** Text under study follows **

Closed XiaobinWu1998 closed 2 months ago
Considering that the current AD models typically require only a few hours for single-GPU training, there is no strong demand for DDP. Therefore, we classify DDP as optional support. Since we have adapted the original repository's models to the ADer framework, some methods may only be partially effective due to certain operators. In the future, we aim to support all methods comprehensively.
there is an error when i run
python -m torch.distributed.launch --nproc_per_node=$nproc_per_node --nnodes=$nnodes --node_rank=$node_rank --master_port=$master_port --use_env run.py -c configs/benchmark/destseg/destseg_256_300e.py -m train
with multiple GPUs.Traceback (most recent call last):
File "run.py", line 31, in
main()
File "run.py", line 26, in main
trainer = get_trainer(cfg)
File "/workspace/mycode/04-anomaly-detection/ADer/trainer/init.py", line 13, in get_trainer
return TRAINER.get_module(cfg.trainer.name)(cfg)
File "/workspace/mycode/04-anomaly-detection/ADer/trainer/destseg_trainer.py", line 41, in init
self.optim.de_st = get_optim(cfg.optim.de_st.kwargs, self.net.destseg.student_net,
File "/workspace/mysoftware/miniconda3/envs/ader/lib/python3.8/site-packages/torch/nn/modules/module.py", line 1695, in getattr
raise AttributeError(f"'{type(self).name}' object has no attribute '{name}'")
AttributeError: 'DistributedDataParallel' object has no attribute 'destseg'
so, what should i do?

** End of Text under study **
** Input data follows **

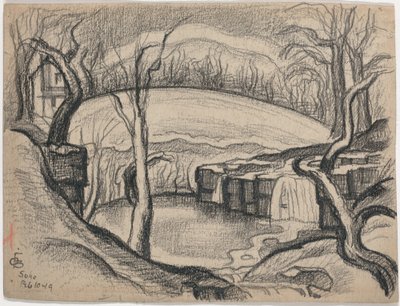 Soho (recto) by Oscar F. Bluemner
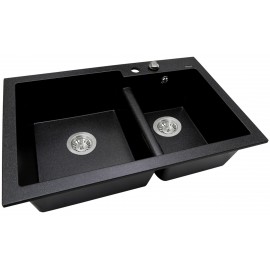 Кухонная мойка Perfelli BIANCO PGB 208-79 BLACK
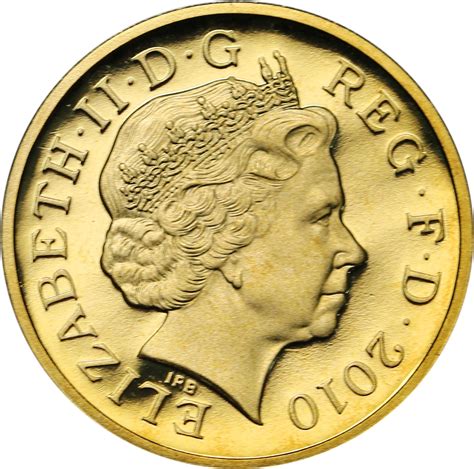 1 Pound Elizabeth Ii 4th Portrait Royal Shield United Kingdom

** End of Input data **
** Input data follows **

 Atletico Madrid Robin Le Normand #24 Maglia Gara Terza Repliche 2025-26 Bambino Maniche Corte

** End of Input data **

▶ _What is required_:
According to the issue thread, why is there no strong demand for DDP? The rows are separate material with no connection to the issue thread.

▶ _Task answer_:
Current AD models typically require only a few hours of single-GPU training.